This is undefined, but is it legal?

J

jl_post

Hi,

I've heard that if you've declared a variable (such as a double or
an int) and not initialize it, then the result of printing out its
value is undefined.

I've also heard that "undefined behavior" can mean just about
anything, such as "flying monkeys shooting out of your nose." Sure,
that's an exaggeration, but normally I interpret that to mean that the
program can crash (or cease running) erratically, or even corrupt
data.

So my question is: Although I can never safely predict the printed
output of an uninitialized int or double, is it still safe (or legal)
to do so? In other words, if I run this program:

#include <iostream>

int main(int argc, char ** argv)
{
int i;
double d;

std::cout << "i = " << i << std::endl; // safe?
std::cout << "d = " << d << std::endl; // safe?

return 0;
}

I may not be able to predict what will print out, but is there any
chance that the program can crash because of those lines?

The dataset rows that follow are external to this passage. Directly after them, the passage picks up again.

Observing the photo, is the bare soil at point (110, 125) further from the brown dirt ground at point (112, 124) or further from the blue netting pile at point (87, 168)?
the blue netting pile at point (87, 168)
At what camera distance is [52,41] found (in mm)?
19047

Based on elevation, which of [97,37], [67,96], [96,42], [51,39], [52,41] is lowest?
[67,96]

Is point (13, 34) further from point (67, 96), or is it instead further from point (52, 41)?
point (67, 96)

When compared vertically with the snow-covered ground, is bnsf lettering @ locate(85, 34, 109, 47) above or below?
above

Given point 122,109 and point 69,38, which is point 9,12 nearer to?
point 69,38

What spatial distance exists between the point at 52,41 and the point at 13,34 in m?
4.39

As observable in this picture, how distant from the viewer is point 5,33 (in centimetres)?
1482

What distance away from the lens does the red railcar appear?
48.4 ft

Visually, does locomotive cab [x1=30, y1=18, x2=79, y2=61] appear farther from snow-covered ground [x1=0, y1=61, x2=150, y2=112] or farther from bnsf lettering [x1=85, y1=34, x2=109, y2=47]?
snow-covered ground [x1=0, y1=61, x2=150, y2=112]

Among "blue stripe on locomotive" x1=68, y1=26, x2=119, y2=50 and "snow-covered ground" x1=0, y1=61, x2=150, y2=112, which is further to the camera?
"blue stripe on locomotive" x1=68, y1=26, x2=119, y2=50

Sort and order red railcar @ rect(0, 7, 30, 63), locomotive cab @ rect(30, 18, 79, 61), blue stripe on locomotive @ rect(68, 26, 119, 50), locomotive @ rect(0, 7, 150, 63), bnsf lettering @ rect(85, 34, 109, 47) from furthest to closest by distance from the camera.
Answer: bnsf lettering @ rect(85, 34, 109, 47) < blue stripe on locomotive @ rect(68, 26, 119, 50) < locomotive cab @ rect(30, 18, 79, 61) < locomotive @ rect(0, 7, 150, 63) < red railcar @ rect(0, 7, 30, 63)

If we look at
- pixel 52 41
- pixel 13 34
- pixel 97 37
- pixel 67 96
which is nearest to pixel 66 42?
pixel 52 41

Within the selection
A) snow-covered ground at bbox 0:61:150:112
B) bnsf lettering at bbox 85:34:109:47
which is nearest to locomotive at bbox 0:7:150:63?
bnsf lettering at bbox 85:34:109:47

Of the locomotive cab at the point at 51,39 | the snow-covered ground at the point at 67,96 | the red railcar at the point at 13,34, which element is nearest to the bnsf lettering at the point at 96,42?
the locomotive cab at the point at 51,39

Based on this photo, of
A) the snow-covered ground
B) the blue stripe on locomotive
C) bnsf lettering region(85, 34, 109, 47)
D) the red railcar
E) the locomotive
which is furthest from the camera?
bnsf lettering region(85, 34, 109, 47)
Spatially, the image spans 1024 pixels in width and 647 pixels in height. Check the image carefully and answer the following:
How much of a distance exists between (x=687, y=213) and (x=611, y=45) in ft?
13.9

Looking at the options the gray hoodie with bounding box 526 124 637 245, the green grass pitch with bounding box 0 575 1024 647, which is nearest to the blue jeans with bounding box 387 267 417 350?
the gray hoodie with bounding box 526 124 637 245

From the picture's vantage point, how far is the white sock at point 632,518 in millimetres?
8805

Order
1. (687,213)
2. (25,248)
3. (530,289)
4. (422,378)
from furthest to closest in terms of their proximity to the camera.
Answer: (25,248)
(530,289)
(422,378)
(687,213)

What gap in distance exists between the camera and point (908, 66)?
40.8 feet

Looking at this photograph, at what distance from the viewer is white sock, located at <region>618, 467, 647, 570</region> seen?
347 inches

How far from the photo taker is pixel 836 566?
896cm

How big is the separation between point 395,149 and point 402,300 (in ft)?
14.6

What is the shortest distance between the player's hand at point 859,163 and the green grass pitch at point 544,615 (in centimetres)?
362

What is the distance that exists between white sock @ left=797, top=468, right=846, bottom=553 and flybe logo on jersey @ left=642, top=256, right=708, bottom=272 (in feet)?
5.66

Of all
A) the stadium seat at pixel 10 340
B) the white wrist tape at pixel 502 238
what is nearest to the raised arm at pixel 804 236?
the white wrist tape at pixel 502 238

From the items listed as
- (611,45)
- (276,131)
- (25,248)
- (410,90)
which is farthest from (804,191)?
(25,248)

If you're curious why I ask this, it's because in some code I'm
working through there is a structure with ints -- some of which are
never used nor initialized. However, this structure (will all its
ints) is getting written out to disk (and later read back in). But at
no time are the values of these uninitialized ints used for logic in
the code.

Because the code is writing out uninitialized values (and later
reading them in), is there a possibility that the program can self-
destruct (or corrupt anything) just because those ints weren't
initialized?

Thanks in advance.

-- Jean-Luc
 
L

Lionel B

Hi,

I've heard that if you've declared a variable (such as a double or
an int) and not initialize it, then the result of printing out its value
is undefined.

I've also heard that "undefined behavior" can mean just about
anything, such as "flying monkeys shooting out of your nose."

In fact the commonly acknowledged consequence is that your fridge defrosts.
Sure,
that's an exaggeration, but normally I interpret that to mean that the
program can crash (or cease running) erratically, or even corrupt data.

So my question is: Although I can never safely predict the printed
output of an uninitialized int or double, is it still safe (or legal)
to do so?

It's certainly "legal" in the sense that it won't prevent your program
compiling.
In other words, if I run this program:

#include <iostream>

int main(int argc, char ** argv)
{
int i;
double d;

std::cout << "i = " << i << std::endl; // safe?
std::cout << "d = " << d << std::endl; // safe?

return 0;
}

I may not be able to predict what will print out, but is there any
chance that the program can crash because of those lines?

You're ok. The *value* of the variable i may well be undefined, but
i is nonetheless an int; and outputting an int - any int, whatever its
value - should never crash your program. Ditto double, etc.
 
J

James Kanze

I've heard that if you've declared a variable (such as a
double or an int) and not initialize it, then the result of
printing out its value is undefined.

Anything you do with its *value* is undefined behavior. (You
can still take its address, or assign to it.) With the
exception of unsigned char and char.
I've also heard that "undefined behavior" can mean just about
anything, such as "flying monkeys shooting out of your nose."
Sure, that's an exaggeration, but normally I interpret that to
mean that the program can crash (or cease running)
erratically, or even corrupt data.

In non-priviledged mode, under a modern general purpose OS,
that's what it normally means. On systems without a priviledged
mode (or in kernel code)... I have seen it require the disk to
be reformatted.
So my question is: Although I can never safely predict the
printed output of an uninitialized int or double, is it still
safe (or legal) to do so?

No. It's undefined behavior.
In other words, if I run this program:
#include <iostream>
int main(int argc, char ** argv)
{
int i;
double d;
std::cout << "i = " << i << std::endl; // safe?
std::cout << "d = " << d << std::endl; // safe?
return 0;
}
I may not be able to predict what will print out, but is there
any chance that the program can crash because of those lines?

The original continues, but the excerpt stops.